--- start of Exercise input ---

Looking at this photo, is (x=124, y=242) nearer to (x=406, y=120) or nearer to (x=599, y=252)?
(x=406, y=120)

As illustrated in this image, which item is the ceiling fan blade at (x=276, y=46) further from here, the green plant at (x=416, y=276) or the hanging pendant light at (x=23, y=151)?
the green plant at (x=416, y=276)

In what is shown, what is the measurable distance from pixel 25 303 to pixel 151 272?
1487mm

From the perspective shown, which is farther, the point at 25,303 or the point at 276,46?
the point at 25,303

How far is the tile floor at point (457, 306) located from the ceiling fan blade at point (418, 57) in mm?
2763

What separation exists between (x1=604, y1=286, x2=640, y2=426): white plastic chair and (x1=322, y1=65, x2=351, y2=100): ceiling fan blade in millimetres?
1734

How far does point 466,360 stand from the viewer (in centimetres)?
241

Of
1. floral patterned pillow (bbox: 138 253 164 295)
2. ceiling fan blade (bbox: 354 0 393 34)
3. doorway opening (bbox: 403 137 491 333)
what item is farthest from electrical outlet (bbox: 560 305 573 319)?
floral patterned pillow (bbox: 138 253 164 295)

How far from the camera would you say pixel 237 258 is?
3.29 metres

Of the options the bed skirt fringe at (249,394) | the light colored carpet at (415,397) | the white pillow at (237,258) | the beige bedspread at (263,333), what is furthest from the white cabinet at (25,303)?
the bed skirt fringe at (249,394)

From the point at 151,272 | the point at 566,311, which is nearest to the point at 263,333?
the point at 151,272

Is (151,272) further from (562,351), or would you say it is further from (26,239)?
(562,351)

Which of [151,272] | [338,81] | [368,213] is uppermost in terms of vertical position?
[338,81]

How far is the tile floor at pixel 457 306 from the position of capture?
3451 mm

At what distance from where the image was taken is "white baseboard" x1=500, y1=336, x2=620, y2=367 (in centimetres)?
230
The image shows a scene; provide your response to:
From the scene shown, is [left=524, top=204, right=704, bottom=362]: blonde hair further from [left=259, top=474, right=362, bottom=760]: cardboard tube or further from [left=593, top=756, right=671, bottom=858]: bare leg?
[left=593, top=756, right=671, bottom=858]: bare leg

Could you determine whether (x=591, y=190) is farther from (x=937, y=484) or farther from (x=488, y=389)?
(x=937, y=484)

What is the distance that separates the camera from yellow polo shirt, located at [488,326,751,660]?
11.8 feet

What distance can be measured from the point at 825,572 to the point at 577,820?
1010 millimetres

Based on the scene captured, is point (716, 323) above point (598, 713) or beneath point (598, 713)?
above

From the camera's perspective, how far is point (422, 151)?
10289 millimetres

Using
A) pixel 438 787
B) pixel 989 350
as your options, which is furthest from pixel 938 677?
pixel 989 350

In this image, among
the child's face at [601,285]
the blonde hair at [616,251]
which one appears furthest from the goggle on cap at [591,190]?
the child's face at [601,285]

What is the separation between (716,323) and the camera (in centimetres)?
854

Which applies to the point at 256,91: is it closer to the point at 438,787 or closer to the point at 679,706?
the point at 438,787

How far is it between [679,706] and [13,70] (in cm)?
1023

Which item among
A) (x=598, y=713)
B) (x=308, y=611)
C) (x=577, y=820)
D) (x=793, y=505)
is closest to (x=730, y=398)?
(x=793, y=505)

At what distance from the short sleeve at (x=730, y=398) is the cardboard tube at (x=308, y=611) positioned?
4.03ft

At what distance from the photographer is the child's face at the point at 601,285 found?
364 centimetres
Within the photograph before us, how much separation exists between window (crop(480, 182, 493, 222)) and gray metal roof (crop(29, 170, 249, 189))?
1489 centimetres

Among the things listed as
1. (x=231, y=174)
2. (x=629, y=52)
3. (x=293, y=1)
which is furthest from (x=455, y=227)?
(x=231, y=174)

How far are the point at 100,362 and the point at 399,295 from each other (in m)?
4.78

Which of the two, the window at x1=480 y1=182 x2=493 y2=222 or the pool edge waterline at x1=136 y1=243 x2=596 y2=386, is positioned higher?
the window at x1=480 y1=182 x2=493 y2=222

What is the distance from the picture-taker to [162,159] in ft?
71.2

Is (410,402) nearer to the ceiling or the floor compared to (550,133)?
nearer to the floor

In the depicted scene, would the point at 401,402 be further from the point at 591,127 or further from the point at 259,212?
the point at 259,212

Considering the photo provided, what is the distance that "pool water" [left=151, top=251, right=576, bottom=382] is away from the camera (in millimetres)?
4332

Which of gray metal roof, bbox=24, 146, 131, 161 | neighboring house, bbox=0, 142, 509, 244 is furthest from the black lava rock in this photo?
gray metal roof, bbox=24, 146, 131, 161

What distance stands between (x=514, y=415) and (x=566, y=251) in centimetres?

--- end of Exercise input ---

Format the rows between the line holding "Could you determine" and the line holding "1010 millimetres", inclusive, as a Markdown table with the columns Row and Line, numbering each line and skipping blank ones.

| Row | Line |
|---|---|
| 1 | Could you determine whether (x=591, y=190) is farther from (x=937, y=484) or farther from (x=488, y=389)? |
| 2 | (x=937, y=484) |
| 3 | What is the distance that separates the camera from yellow polo shirt, located at [488,326,751,660]? |
| 4 | 11.8 feet |
| 5 | What distance can be measured from the point at 825,572 to the point at 577,820? |
| 6 | 1010 millimetres |